Joe Biden won't say no to Democratic threats to pack the Supreme Court
Just the other day, a reporter in Las Vegas pressed Biden, asking: “Don’t the voters deserve to know where you stand?”
“No, they don’t deserve,” Biden said. “I’m not going to play (Donald Trump’s) game.”
But this isn’t Trump’s game. This is the Democrats' game, and it’s all about threats and force to damage an institution. And that’s no game, Joe.
Trump and Republicans aren’t the authors of this. Democratic candidates for president, including Kamala Harris, were quite open to the idea.
Democrats are incensed at President Trump’s nomination of Judge Amy Coney Barrett. And Senate Minority Leader Charles Schumer of New York, echoing his party, says that everything is “on the table” if Democrats take the Senate and the White House.
Now, fearful of angering his party’s left wing, Biden is avoiding the issue. It is a clear indicator of how he’d govern as a figurehead president, a dry reed in their wind.
“There’s only one reason why you refuse to answer that question: It’s if you’re wanting to be able to do it but you don’t want to take the heat for the fact that you’re thinking about doing it right now,” Republican Sen. Mike Lee of Utah said.
But the court-packing issue is not going to go away. It was front and center during Judge Barrett’s Senate confirmation hearings. And Lee took full advantage in his remarks, telling Democrats that by adding members, they would “delegitimize the court.”
“And you can’t delegitimize the court without fundamentally threatening and eroding and impairing some of our most valued liberties.

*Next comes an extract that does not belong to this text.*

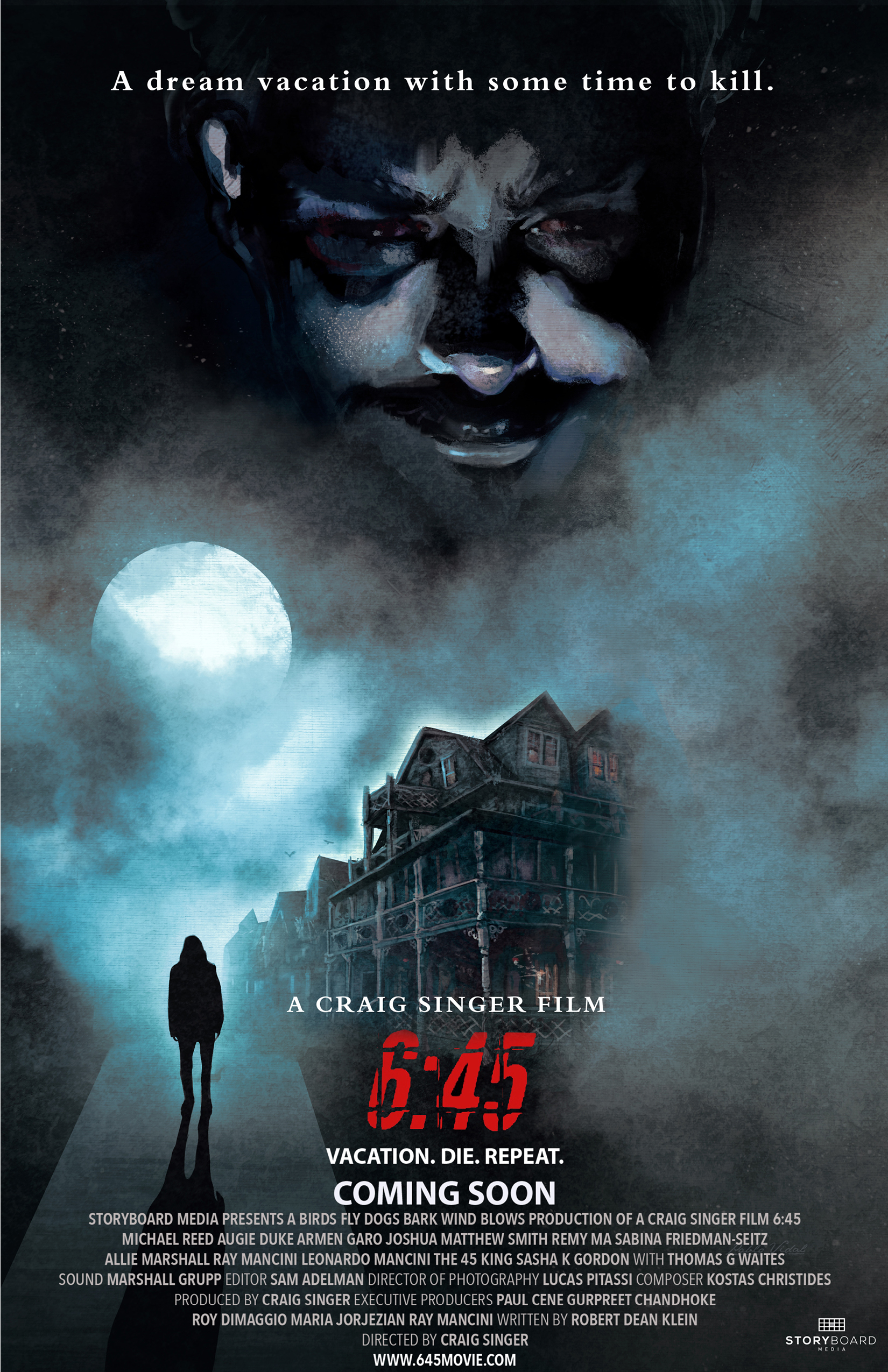 Poster of 6:45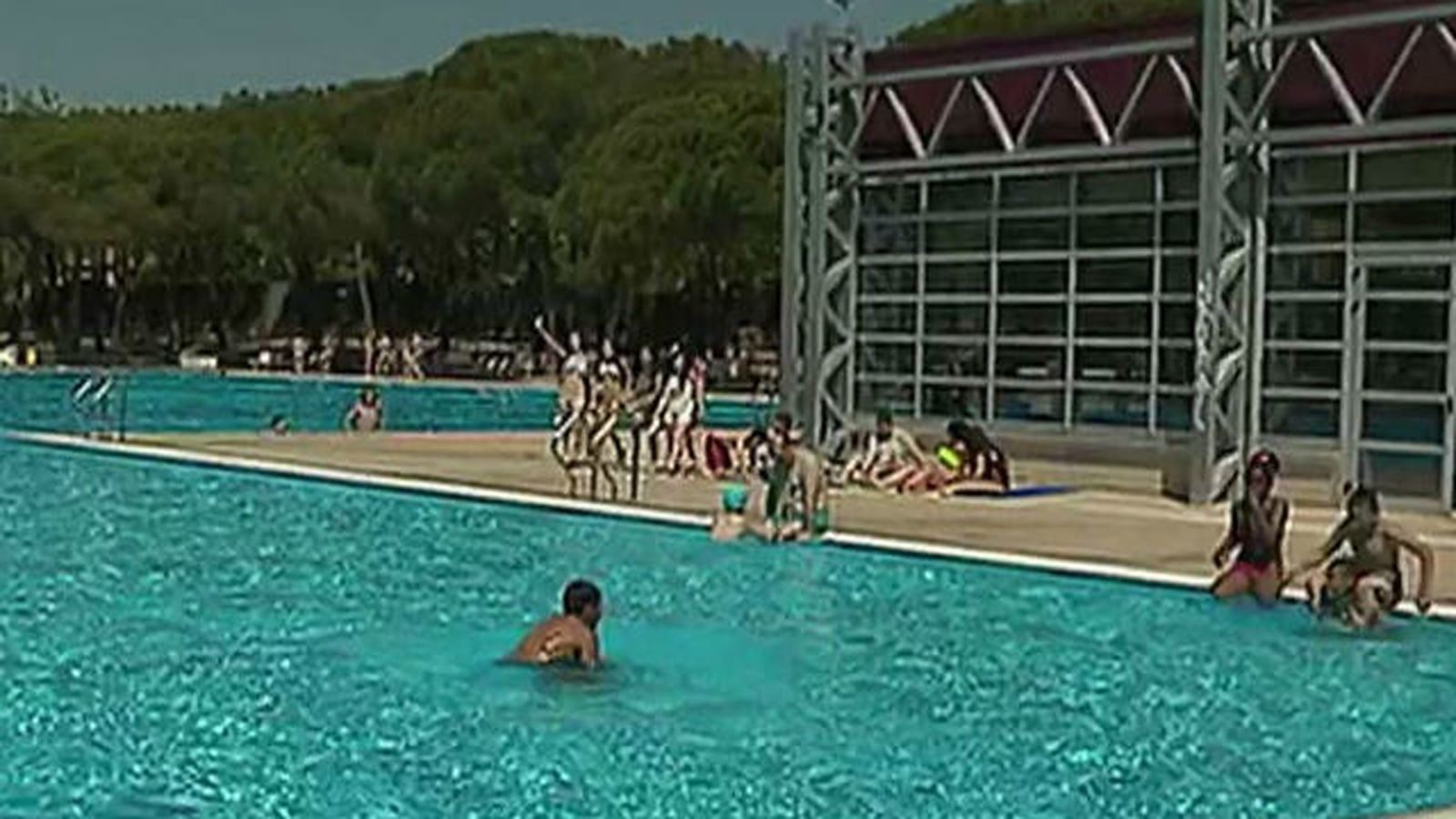 Piscinas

You can’t do that (court-packing) without inevitably threatening things like religious freedom, things like free speech, things that are themselves often unpopular but are protected by the Constitution precisely because they are unpopular.
“The whole reason to have a Constitution is to protect us from the impulse of a majority that might be bent on harming the few in the name of the many,” Lee said.